----- Texto base -----
Supressão de vegetação e corte de árvores isoladas na Mata Atlântica

Conciliar a proteção do meio ambiente com o progresso urbano-científico é o grande paradigma do século XXI, o que é espelhado nas legislações mais modernas. A permissão para suprimir vegetação, por exemplo, é sempre em último caso, em estritas circunstâncias, e sempre acompanhada de condicionantes.

A supressão de vegetação, que pode incluir diversas árvores e outras formas de vida vegetal, servirá para permitir o desenvolvimento de atividades humanas naquela área específica, como a agricultura, pecuária ou edificações urbanas.

A Lei da Mata Atlântica é um modelo significativo dessa busca conciliatória. Como disposto no art. 1º, sua finalidade é garantir a conservação, a proteção, a regeneração e a utilização do Bioma por ela regido. Ao olhar desavisado, parece conflitante a busca simultânea pela proteção e utilização do Bioma mas, na prática, regular o uso é garantir a proteção.

Uma das formas de utilização é a possibilidade de realizar a supressão de vegetação, dependendo do estágio sucessional que se encontra, para fins de edificação urbana, e desde que sejam resguardados percentuais da área total vegetada (30% ou 50%). Além disso, a norma impõe a compensação da mesma extensão da área suprimida em outra localidade e com as mesmas características vegetais[1].

Tratando-se do Bioma Mata Atlântica, contudo, nem sempre a regra geral será aplicada. Uma exceção é o chamado corte de “árvores isoladas”, conceito empregado na remoção de exemplares arbóreos que não estão integrados a um grupo maior de vegetação, quer dizer, que se encontrem literalmente isolados em determinada área, sem interagir com o meio biótico.
----- Dados brutos -----
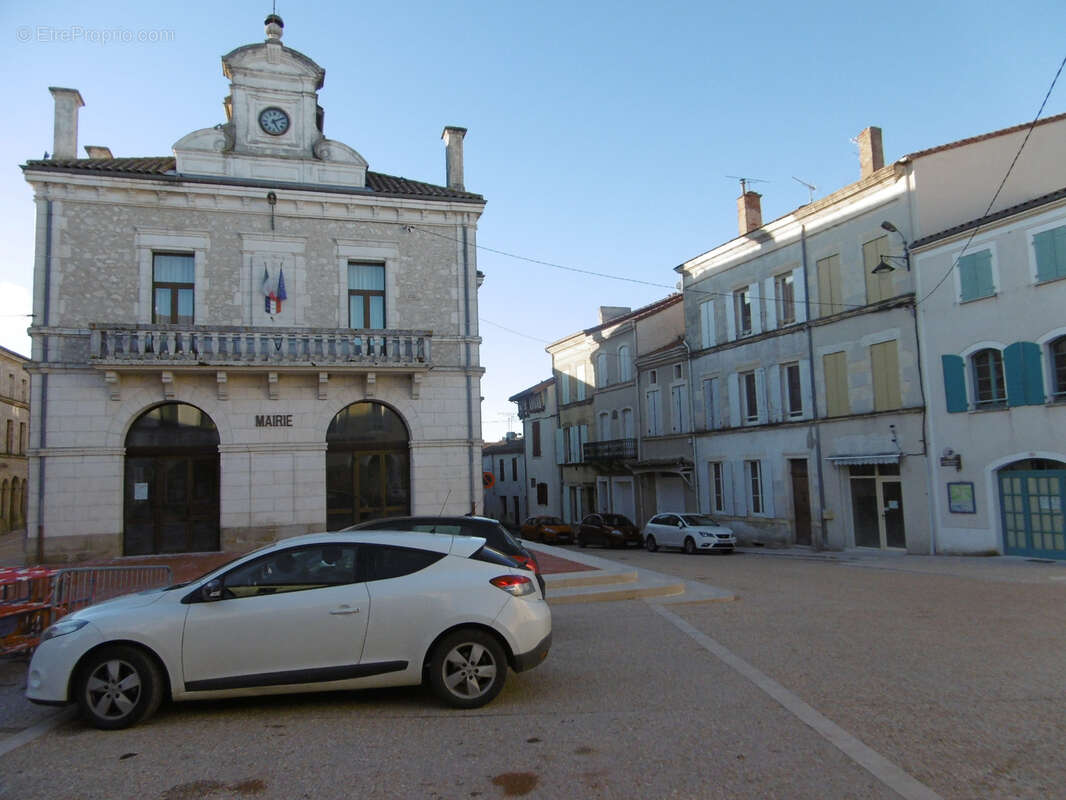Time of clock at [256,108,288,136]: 5:09
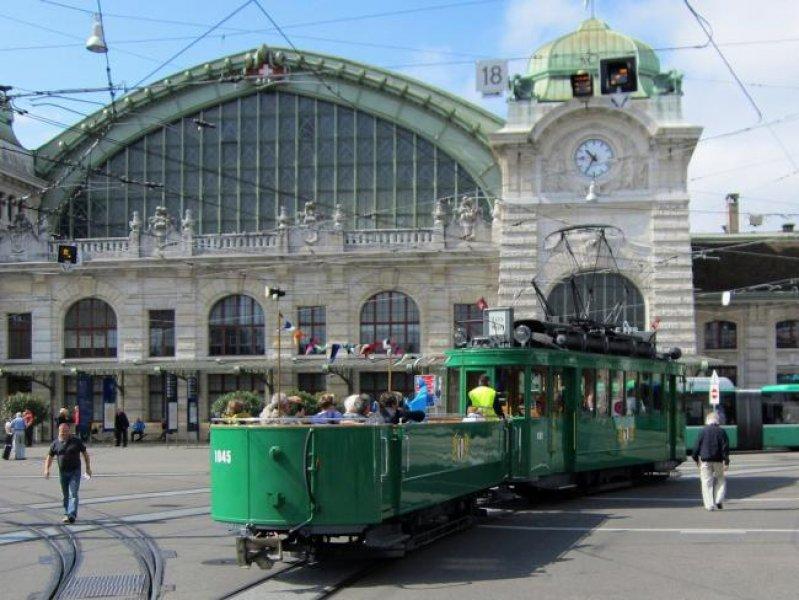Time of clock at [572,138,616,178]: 10:35
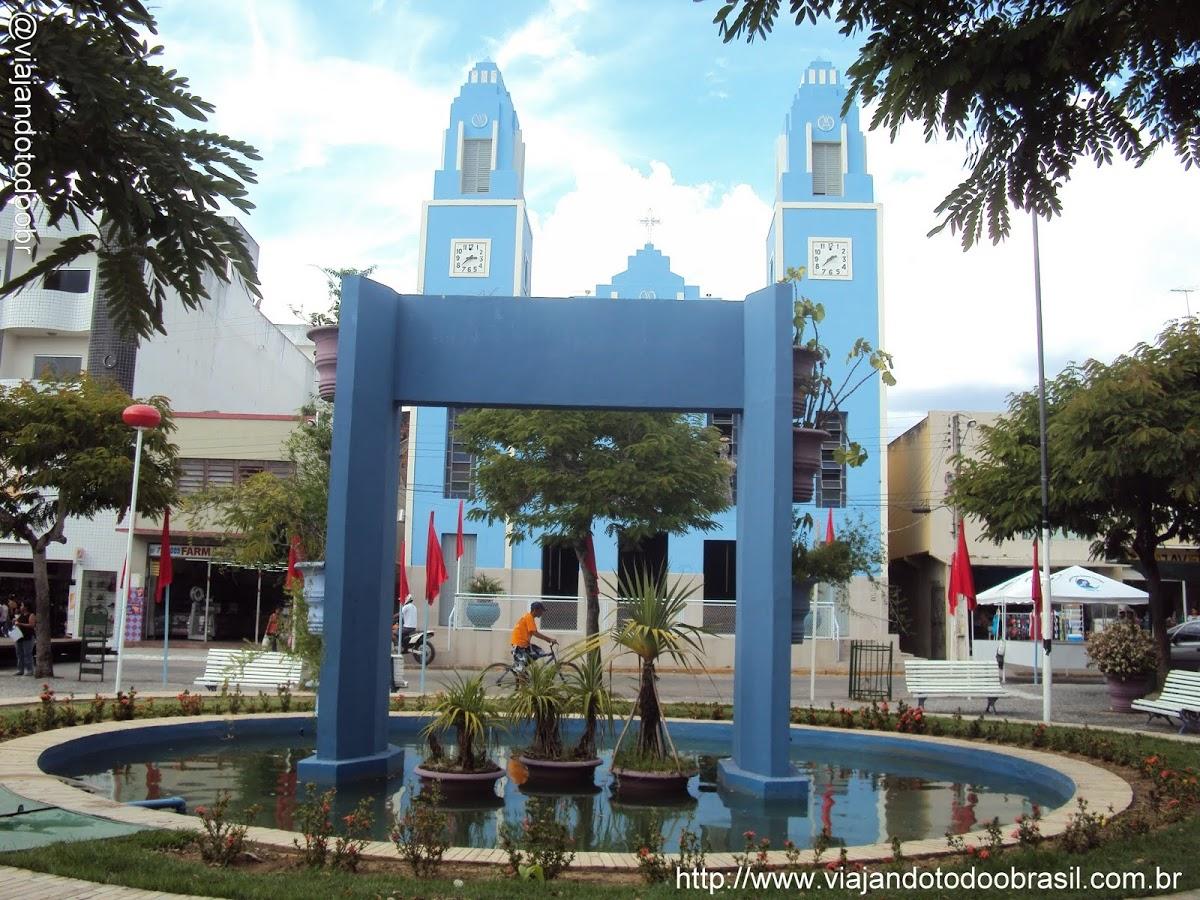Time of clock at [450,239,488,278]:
-----
Conjunto de tarefas
1. Resuma em duas frases o texto sobre a Mata Atlântica.
2. Responda, por favor, às perguntas abaixo com base no texto sobre a Mata Atlântica.
(a) Quais atividades humanas são citadas como exemplos que a supressão de vegetação pode permitir?
(b) Segundo o art. 1º, qual é a finalidade da Lei da Mata Atlântica?
(c) Quais percentuais da área total vegetada devem ser resguardados?
3. Transcreva o trecho do texto sobre a Mata Atlântica começando por "Tratando-se do Bioma" e seguindo até "o meio biótico.".

Respostas do exercício
1. A Lei da Mata Atlântica busca conciliar a proteção e a utilização do Bioma e permite, por exemplo, a supressão de vegetação para edificação urbana, desde que sejam resguardados percentuais da área total vegetada e compensada a mesma extensão em outra localidade. Uma exceção à regra geral é o corte de árvores isoladas, isto é, exemplares arbóreos que não estão integrados a um grupo maior de vegetação.

2.
(a) Agricultura, pecuária ou edificações urbanas.
(b) Garantir a conservação, a proteção, a regeneração e a utilização do Bioma.
(c) 30% ou 50%.

3.
Tratando-se do Bioma Mata Atlântica, contudo, nem sempre a regra geral será aplicada. Uma exceção é o chamado corte de “árvores isoladas”, conceito empregado na remoção de exemplares arbóreos que não estão integrados a um grupo maior de vegetação, quer dizer, que se encontrem literalmente isolados em determinada área, sem interagir com o meio biótico.